Religion, Migration, and Change in a European City

Roman R. Williams
Contexts: Understanding People in their Social Worlds, Volume 15, Issue 4, 2016, Pages 48–57.

ABSTRACT
In Antwerp I was struck by the contrasts between the majority and minority religious and ethnic cultures. Howard Becker suggested that we could think of photographs as answers to questions, that it was the job of the visual sociologist to discern what those questions are. My photographs invite questions about the dividing lines between secular and sacred, the presence or absence of religious artifacts, and how identities are constructed and maintained, just to name a few. They make me wonder about the strategies people use to create and maintain boundaries around their communities or identities. Ultimately, these photos stimulate more questions: What does it mean to be Belgian, Moroccan, Turkish, and/or Romanian? How do people construct and communicate their identities as Christian, Muslim, Jewish, and/or secular? And what will become of these identities as the future unfolds?

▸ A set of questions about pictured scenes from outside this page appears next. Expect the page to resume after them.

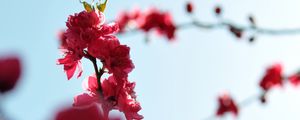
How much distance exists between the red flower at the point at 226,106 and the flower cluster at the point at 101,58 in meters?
2.17

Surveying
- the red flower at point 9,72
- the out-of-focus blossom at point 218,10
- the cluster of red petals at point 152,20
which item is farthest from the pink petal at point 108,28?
the cluster of red petals at point 152,20

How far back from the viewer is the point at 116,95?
95 cm

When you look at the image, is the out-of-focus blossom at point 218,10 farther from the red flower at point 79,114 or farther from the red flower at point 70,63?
the red flower at point 79,114

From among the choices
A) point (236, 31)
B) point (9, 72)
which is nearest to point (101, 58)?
point (9, 72)

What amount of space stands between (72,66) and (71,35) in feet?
0.22

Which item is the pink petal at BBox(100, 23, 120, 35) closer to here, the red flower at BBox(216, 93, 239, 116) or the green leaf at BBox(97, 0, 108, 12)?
the green leaf at BBox(97, 0, 108, 12)

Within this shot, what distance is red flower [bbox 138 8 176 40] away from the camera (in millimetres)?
3930

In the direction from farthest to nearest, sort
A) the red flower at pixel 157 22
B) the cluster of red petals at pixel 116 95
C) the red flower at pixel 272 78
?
the red flower at pixel 157 22, the red flower at pixel 272 78, the cluster of red petals at pixel 116 95

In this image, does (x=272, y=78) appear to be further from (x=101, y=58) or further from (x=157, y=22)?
(x=101, y=58)

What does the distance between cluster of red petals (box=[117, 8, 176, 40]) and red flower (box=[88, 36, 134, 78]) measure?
2.89 m

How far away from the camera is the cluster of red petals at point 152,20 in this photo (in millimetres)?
3934

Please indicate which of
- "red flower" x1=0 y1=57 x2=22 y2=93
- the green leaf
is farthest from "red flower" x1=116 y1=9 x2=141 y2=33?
"red flower" x1=0 y1=57 x2=22 y2=93

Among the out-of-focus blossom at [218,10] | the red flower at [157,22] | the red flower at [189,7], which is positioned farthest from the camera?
the red flower at [157,22]

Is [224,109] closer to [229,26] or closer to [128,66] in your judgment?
[229,26]
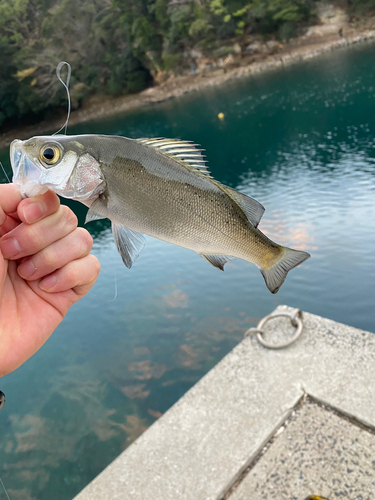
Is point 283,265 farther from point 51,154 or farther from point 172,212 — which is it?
point 51,154

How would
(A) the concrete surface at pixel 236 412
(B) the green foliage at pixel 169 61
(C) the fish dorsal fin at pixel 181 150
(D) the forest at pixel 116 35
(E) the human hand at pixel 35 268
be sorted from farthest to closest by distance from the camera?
(B) the green foliage at pixel 169 61 → (D) the forest at pixel 116 35 → (A) the concrete surface at pixel 236 412 → (E) the human hand at pixel 35 268 → (C) the fish dorsal fin at pixel 181 150

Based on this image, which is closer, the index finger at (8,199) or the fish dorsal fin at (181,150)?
the fish dorsal fin at (181,150)

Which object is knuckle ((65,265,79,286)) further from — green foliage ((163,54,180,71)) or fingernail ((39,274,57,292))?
green foliage ((163,54,180,71))

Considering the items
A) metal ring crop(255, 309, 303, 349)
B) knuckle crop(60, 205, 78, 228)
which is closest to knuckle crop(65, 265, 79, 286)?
knuckle crop(60, 205, 78, 228)

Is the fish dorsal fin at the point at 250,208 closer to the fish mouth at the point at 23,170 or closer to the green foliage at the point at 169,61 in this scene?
the fish mouth at the point at 23,170

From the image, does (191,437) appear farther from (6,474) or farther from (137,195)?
(137,195)

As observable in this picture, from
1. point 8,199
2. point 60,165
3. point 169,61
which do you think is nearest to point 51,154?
point 60,165

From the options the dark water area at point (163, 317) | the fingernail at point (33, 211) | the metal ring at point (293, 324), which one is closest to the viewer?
the fingernail at point (33, 211)

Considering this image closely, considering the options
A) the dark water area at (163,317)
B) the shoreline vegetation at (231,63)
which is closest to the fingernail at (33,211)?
the dark water area at (163,317)
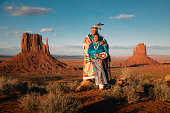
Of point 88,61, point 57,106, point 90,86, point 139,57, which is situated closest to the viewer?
point 57,106

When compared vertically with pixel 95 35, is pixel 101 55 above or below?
below

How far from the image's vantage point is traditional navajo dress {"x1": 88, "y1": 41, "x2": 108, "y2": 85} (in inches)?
249

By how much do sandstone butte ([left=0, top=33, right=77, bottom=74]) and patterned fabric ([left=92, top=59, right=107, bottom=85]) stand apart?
3815 centimetres

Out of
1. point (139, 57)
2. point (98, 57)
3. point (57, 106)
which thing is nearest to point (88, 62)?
point (98, 57)

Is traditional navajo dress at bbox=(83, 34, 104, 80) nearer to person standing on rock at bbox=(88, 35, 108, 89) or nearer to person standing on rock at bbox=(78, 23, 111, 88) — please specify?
person standing on rock at bbox=(78, 23, 111, 88)

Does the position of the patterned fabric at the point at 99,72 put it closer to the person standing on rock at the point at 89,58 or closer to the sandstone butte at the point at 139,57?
the person standing on rock at the point at 89,58

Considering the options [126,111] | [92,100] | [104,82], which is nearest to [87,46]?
[104,82]

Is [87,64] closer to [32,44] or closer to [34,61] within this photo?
[34,61]

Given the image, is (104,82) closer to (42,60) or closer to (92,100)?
(92,100)

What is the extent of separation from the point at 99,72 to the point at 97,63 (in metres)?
0.44

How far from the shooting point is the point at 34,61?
4959cm

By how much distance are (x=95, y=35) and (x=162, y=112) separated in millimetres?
4226

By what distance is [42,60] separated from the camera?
167ft

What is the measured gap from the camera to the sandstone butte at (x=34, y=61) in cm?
4359
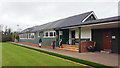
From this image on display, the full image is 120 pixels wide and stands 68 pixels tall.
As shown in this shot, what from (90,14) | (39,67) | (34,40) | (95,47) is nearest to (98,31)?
(95,47)

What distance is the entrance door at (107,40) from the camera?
1057 centimetres

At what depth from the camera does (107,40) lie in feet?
35.4

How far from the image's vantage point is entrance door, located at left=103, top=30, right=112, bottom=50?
34.7 ft

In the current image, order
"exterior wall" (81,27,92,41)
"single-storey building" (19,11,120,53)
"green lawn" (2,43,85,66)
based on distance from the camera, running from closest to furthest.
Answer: "green lawn" (2,43,85,66), "single-storey building" (19,11,120,53), "exterior wall" (81,27,92,41)

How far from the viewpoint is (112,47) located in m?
10.3

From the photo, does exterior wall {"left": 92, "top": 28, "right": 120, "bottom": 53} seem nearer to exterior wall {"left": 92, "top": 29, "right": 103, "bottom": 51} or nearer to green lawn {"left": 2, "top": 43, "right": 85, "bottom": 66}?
exterior wall {"left": 92, "top": 29, "right": 103, "bottom": 51}

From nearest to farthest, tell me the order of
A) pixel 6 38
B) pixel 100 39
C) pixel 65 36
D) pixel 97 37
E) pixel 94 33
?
pixel 100 39
pixel 97 37
pixel 94 33
pixel 65 36
pixel 6 38

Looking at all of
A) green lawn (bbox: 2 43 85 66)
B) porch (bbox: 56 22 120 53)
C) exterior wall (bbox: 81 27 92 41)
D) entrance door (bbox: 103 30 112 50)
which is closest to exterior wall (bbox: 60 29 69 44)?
porch (bbox: 56 22 120 53)

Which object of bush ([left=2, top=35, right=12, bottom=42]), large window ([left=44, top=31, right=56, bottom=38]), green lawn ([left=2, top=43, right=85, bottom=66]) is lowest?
green lawn ([left=2, top=43, right=85, bottom=66])

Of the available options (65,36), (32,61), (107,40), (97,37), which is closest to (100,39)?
(97,37)

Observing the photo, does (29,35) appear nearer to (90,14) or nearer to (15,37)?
(15,37)

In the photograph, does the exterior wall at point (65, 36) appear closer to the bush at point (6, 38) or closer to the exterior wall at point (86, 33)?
the exterior wall at point (86, 33)

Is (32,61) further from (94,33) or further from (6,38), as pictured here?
(6,38)

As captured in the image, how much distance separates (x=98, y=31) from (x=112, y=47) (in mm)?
2285
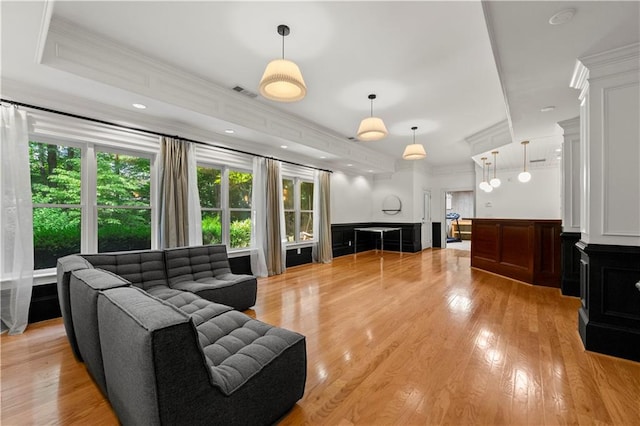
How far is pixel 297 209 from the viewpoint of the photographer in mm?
6664

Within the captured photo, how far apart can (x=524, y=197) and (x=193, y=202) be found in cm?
908

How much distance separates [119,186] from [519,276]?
6.56m

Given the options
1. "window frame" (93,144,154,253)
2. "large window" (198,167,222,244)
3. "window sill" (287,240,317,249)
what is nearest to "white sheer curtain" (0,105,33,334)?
"window frame" (93,144,154,253)

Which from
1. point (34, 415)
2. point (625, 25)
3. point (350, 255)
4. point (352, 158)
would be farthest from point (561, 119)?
point (34, 415)

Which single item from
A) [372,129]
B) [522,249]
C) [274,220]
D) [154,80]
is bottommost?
[522,249]

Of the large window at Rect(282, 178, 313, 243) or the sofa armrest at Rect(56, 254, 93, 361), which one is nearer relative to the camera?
the sofa armrest at Rect(56, 254, 93, 361)

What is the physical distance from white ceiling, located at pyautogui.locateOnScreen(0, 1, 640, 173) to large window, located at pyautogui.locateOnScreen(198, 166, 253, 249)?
0.81 meters

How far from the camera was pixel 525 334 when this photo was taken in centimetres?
273

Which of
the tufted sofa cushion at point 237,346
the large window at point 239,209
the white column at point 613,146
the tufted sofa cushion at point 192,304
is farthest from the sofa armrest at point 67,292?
the white column at point 613,146

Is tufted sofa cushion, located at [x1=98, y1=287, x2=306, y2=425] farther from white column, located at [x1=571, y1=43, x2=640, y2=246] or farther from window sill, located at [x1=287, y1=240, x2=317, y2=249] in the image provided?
window sill, located at [x1=287, y1=240, x2=317, y2=249]

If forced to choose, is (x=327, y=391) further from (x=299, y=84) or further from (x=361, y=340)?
(x=299, y=84)

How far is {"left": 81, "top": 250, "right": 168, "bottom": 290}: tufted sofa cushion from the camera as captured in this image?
281 cm

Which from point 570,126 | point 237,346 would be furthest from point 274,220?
point 570,126

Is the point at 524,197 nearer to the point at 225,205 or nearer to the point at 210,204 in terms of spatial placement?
the point at 225,205
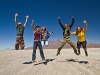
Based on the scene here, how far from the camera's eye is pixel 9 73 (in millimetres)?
7461

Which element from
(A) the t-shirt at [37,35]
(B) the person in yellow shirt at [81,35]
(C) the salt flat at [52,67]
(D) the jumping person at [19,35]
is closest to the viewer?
(C) the salt flat at [52,67]

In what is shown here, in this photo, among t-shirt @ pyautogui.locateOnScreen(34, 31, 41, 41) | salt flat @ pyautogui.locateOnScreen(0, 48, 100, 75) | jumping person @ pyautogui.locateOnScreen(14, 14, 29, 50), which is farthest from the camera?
jumping person @ pyautogui.locateOnScreen(14, 14, 29, 50)

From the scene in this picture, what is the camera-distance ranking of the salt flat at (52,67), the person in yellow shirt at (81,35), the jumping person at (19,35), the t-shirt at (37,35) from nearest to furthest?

Photo Elicitation and the Visual Sociology of Religion

Roman R. Williams and Kyle Whitehouse
Review of Religious Research, Volume 57, Issue 2, 2015, Pages 303–318.

ABSTRACT
Visual research methods—image-based techniques for collecting, analyzing, and explaining data—are not mainstream in the social scientific study of religion. Few sociologists employ them, fewer still to study religion. While mainstream qualitative and quantitative methods have much to offer, words and numbers alone may miss important dimensions of religion and spirituality in the contemporary world. This research note provides an overview of work on the most commonly used visual research technique in the sociology of religion: photo elicitation (PE). We frame our essay around four questions. What is visual sociology? What is photo elicitation? How has PE been used in the social scientific study of religion? And how else could this technique be utilized in religious research?

Constructing a Calling

Roman R. Williams
Sociology of Religion, Volume 74, Issue 3, 2013, Pages 254–280.

ABSTRACT
In this study of evangelical Christians from India, China, South Korea, Japan, and Taiwan enrolled in American colleges and universities, the idea of a calling emerged as an important component of identity and action. A narrative approach that incorporates visual methods was used to collect the stories of 46 interviewees in Boston and two cities in China. Among study participants, 78 percent specifically connect their faith to their professional aspirations; and all participants refer to their future career as a calling and/or part of “God’s plan.” Through involvement in conservative Christian congregations, I argue, these women and men are socialized into communities in which the narratives of who they are, what it means to be a Christian, and how their faith relates to the many domains of modern life are part of the conversation. The idea of a calling is carried by these narratives and offers study participants a compelling way to interpret the past, navigate everyday life in the present, and pursue a meaningful future.

“Space for God: Lived Religion at Work, Home, and Play”

Roman R. Williams
Sociology of Religion, Volume 71, Issue 3, 1 October 2010, Pages 257–279.

ABSTRACT
Despite modernity’s attempt to structure religion out of many social domains, people still make space for God—the sacred, spirituality, religion, transcendence, etc.—in their everyday lives. Religion may be less apparent at times, but it is not altogether absent and continues to show up beyond its taken-for-granted boundaries. Drawing from photo elicitation interview materials generated by the Spiritual Narratives in Everyday Life project, I explore the ways in which religion and spirituality intersect with the domains of home, work, and leisure. At first blush, photos of homes, bedrooms, offices, beaches, pets, and gardens do not appear to be enchanted. But when one looks to the stories behind the photos, it becomes evident that the meanings these narratives convey and actions they evoke push back against the social structure as individuals leverage contextual features of everyday life to construct space for God.